=== EXCERPT ===
►

Modern Transformers struggle to scale as sequence lengths grow, with attention becoming one of the biggest computational bottlenecks. To explore how these limitations can be overcome, this project implements sequence parallelism - a technique that distributes long sequences across multiple GPUs while still preserving correctness.
This project implements Sequence Parallelism for Transformer layers using MPI4Python and GPU acceleration on the CWRU Pioneer HPC Cluster. Sequence parallelism distributes computation by splitting the input along the sequence (token) dimension, allowing each GPU to process a subset of tokens independently while still producing correct attention outputs.
In a standard Transformer, every token must attend to every other token, which tightly couples computations across the full sequence. To enable parallelism, this implementation:
- Partitions the input tensor across GPUs along the sequence axis
- Computes local Q/K/V projections independently on each GPU
- Uses MPI AllGather to assemble full K and V tensors on every GPU
- Computes attention locally, but only for each GPU’s assigned token slice
This preserves correctness while enabling distributed forward propagation across multiple devices.
Due to the lack of CUDA-aware support in the MPI configuration, communication operations must use a slower CPU-staging pipeline:
GPU → CPU → MPI → CPU → GPU
This adds significant latency (≈5–15 ms per AllGather), making communication the primary bottleneck at higher GPU counts.
Despite this limitation, the project demonstrates:
- How to construct a distributed Transformer layer from scratch
- How sequence parallelism behaves across 1, 2, and 4 GPUs
- How communication overhead impacts scaling
- Practical trade-offs in parallelizing attention mechanisms
The results provide meaningful insight into the challenges and design considerations behind parallel deep learning systems, even when ideal speedup is not achieved.

◄

=== RECORD LIST ===
►

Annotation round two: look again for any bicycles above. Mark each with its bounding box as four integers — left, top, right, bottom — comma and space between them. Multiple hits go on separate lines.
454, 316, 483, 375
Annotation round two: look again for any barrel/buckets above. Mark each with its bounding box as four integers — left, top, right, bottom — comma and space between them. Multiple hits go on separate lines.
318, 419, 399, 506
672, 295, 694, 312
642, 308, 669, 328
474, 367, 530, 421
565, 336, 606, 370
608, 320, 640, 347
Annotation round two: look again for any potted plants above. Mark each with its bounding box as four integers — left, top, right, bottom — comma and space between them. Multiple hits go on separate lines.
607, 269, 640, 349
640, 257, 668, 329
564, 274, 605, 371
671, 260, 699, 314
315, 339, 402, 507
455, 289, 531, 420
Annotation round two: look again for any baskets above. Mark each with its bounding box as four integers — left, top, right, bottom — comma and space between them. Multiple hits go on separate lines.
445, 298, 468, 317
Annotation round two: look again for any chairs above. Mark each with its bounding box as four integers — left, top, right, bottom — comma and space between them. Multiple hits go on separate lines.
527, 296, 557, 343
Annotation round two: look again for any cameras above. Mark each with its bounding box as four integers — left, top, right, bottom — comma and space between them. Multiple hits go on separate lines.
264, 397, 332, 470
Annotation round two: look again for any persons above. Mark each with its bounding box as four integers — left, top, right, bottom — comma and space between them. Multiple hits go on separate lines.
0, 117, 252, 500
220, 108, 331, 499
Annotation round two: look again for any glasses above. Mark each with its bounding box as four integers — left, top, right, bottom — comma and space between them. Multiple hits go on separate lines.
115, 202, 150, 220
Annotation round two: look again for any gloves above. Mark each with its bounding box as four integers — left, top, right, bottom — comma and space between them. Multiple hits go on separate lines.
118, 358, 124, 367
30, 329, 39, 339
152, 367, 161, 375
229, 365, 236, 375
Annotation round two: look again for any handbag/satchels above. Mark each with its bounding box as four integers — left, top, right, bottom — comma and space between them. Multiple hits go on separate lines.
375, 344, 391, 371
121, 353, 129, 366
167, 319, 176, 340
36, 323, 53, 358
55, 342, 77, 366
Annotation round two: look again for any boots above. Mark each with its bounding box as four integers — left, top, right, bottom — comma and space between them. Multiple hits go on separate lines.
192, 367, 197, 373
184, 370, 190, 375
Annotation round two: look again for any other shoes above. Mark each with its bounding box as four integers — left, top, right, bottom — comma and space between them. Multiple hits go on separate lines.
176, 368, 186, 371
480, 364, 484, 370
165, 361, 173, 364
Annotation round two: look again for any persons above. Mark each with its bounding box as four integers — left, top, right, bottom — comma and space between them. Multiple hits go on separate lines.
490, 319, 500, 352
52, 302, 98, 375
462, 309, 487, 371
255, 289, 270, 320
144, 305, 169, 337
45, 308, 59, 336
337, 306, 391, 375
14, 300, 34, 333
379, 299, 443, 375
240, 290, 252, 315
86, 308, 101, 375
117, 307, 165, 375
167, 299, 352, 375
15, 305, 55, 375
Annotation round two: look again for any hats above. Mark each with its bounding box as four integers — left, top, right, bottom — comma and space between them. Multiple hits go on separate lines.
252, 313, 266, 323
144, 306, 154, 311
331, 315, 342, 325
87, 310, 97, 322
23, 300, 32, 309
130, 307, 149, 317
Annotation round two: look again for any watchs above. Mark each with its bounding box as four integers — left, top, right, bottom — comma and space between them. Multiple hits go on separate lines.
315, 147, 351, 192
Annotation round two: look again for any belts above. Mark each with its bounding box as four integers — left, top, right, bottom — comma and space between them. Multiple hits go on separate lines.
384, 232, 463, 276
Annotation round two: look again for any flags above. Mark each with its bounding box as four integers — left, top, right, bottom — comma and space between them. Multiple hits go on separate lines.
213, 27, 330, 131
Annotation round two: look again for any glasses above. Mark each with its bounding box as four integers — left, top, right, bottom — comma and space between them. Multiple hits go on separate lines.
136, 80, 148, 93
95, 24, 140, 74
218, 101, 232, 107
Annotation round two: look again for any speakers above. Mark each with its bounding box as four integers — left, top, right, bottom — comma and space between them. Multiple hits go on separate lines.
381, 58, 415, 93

◄

=== WHAT YOU NEED TO DO ===
(a) Answer these questions from the project description:
(i) Which MPI operation assembles the full K and V tensors on every GPU?
(ii) About how much latency does each AllGather add because of CPU staging?
(iii) Across which GPU counts does the project show how sequence parallelism behaves?
(b) Translate this sentence from the project description into French: "Modern Transformers struggle to scale as sequence lengths grow, with attention becoming one of the biggest computational bottlenecks."
The records have no connection to the text.

=== OUTPUTS FOR THE TASKS ===
(a)
(i) MPI AllGather.
(ii) About 5–15 ms.
(iii) 1, 2, and 4 GPUs.

(b) Les Transformers modernes ont du mal à passer à l'échelle à mesure que la longueur des séquences augmente, l'attention devenant l'un des plus grands goulots d'étranglement en matière de calcul.